One limitation of this study is that we did not test each of our measured radiomics features in this way but presented a method to perform it and tested it on a fundamental image property. Since most features depend somewhat on grayscale distribution, if ROIs between frames were not independent enough in those distributions, we did not look further. Grayscale histograms and first-order statistics are perhaps the simplest ways of characterizing image regions, so if those distributions are significantly more similar within a case than they are between cases, and more similar at certain regular time intervals within the clip, then many derived features may behave similarly. An image, though, is a spatial distribution of grayscale values, and it is very true that engineered features may only partly depend on the grayscale *value* distribution or may not depend on it at all. The methodology we presented, though, with enough samples to compare distributions (i.e., a radiomics image that maps the feature value to each pixel location) could test any quantitative feature to see if it was independent enough between frames to allow those frames to count as sufficiently independent images for that measurement. A more in-depth analysis of sampling divergence behavior over time is, however, beyond the scope of this research and would not be generalizable to other organs or modalities. The important result is that different pathologies might have different dependencies when sampling frames from video, since in this research one of three pathologies passed the independence test: sample regions between video frames of a normal case are as different from each other as samples from completely different cases. Future studies will also evaluate the effects of inter- and intrauser variability in ROI selection on the model performance. The study results are specific to ultrasound imaging, and findings could have been impacted by factors related to the choice of animal, tissue, ROI, and analysis.
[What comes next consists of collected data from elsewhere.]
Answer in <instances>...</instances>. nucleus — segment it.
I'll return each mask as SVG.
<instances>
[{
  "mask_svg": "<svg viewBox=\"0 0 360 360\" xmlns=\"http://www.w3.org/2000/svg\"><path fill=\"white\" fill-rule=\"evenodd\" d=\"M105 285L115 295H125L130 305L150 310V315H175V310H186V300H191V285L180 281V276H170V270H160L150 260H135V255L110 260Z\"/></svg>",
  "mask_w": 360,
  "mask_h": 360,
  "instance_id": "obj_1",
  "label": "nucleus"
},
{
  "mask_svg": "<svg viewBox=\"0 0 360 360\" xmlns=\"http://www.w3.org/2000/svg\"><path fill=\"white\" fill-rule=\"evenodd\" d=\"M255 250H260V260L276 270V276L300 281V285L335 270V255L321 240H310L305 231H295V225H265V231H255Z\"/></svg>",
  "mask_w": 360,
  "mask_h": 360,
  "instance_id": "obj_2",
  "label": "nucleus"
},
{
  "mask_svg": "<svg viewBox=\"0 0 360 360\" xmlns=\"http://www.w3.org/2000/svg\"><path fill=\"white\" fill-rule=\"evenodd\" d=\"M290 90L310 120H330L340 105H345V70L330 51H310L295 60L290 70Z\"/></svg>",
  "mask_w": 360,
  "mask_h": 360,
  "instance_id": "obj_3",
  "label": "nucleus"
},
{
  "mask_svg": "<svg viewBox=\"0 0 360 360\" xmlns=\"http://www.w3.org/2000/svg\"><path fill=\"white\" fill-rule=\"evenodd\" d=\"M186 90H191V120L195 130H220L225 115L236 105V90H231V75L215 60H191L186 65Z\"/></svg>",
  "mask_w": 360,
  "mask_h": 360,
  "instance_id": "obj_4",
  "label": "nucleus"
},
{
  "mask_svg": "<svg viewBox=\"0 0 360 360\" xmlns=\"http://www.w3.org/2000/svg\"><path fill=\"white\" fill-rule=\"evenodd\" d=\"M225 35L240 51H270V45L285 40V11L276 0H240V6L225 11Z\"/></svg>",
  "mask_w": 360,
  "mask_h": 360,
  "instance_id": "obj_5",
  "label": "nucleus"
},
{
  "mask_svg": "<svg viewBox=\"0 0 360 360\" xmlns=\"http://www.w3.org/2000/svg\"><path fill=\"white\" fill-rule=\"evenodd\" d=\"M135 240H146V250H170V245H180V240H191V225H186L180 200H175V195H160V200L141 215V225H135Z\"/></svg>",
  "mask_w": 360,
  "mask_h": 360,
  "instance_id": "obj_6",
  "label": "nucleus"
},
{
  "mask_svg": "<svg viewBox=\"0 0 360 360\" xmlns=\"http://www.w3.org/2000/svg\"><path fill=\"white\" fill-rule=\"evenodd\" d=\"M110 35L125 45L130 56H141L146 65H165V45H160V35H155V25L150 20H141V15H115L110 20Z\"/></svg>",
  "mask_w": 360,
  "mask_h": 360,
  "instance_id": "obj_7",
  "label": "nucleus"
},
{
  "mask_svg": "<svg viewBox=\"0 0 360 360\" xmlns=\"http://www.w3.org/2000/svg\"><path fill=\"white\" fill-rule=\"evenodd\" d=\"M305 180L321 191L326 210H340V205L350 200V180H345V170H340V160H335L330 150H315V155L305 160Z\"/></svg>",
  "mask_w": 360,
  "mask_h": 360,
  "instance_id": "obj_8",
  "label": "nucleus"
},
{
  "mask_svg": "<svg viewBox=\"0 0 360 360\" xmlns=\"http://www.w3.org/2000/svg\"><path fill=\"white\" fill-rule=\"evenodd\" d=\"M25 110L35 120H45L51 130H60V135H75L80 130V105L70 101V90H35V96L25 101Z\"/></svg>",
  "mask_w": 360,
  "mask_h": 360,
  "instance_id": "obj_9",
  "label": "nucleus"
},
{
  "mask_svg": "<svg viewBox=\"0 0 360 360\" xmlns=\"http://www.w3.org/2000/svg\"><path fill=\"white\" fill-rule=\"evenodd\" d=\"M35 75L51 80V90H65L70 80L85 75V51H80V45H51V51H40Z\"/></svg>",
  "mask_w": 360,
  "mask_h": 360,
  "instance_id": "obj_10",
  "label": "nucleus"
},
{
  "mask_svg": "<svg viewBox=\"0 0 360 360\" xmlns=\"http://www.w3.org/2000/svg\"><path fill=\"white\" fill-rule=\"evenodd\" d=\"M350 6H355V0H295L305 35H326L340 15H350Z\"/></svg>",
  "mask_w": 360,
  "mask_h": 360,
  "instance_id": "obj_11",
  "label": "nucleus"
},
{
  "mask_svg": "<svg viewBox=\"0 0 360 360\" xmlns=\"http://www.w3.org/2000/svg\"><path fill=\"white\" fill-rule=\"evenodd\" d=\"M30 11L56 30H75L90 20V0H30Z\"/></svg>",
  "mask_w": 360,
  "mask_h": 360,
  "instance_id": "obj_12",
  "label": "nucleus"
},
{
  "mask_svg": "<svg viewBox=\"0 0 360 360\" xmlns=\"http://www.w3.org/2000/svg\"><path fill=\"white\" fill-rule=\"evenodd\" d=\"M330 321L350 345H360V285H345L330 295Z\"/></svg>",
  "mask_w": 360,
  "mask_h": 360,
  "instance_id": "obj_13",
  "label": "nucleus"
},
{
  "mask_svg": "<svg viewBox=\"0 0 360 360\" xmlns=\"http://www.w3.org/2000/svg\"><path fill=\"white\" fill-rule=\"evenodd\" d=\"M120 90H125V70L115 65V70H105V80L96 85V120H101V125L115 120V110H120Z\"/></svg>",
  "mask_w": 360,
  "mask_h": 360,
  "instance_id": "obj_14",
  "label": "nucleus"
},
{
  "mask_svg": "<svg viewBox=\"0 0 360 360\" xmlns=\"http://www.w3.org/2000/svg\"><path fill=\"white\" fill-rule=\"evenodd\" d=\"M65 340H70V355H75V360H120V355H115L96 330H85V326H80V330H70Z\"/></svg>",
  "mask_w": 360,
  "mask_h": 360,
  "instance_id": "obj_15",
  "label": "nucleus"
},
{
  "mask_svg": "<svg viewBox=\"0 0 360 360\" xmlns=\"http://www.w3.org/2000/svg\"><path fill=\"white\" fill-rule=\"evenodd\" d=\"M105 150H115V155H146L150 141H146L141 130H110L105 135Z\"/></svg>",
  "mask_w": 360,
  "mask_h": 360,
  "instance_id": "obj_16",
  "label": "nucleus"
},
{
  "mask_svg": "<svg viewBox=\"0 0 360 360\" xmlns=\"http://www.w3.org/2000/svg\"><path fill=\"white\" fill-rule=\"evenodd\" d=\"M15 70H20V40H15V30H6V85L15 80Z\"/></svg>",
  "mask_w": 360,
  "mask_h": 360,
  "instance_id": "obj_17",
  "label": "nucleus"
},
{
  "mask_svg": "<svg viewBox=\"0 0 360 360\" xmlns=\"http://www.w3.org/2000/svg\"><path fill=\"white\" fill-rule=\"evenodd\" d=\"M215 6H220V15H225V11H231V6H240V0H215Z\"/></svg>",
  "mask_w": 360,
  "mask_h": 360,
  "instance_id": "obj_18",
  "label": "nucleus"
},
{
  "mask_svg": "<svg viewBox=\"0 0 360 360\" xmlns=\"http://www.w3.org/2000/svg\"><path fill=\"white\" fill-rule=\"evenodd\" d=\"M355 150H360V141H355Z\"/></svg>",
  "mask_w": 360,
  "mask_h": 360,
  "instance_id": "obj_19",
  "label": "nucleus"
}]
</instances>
Future studies on a large scale are required for the proposed approach to be generalized to other imaging modalities and to be applied in human studies.

6. Conclusions

Whenever image frames taken from same case are used for training machine learning models, if that model assumes independence between images, an independence test should be performed. Not only might there be within-case image dependence, but that dependence also could be related to time separation of samples in a video study, so that enforcing a time interval between samples could meet the independence assumptions of the model. For our liver images, however, no such simple time interval could be found, because the periodic breathing motion was too strong an effect. However, for one of the three pathologies—the “normal” cases—image frames were as independent within a case as between cases. Such a result could be important for machine learning. In a clinical setting, it is not uncommon to acquire more disease images than normal controls, possibly creating an unbalanced imaging database. The result of this research on liver diseases suggests that it is acceptable to take many frames of the same normal case as independent training cases, demonstrating one possible application for thoroughly testing image frames for independence.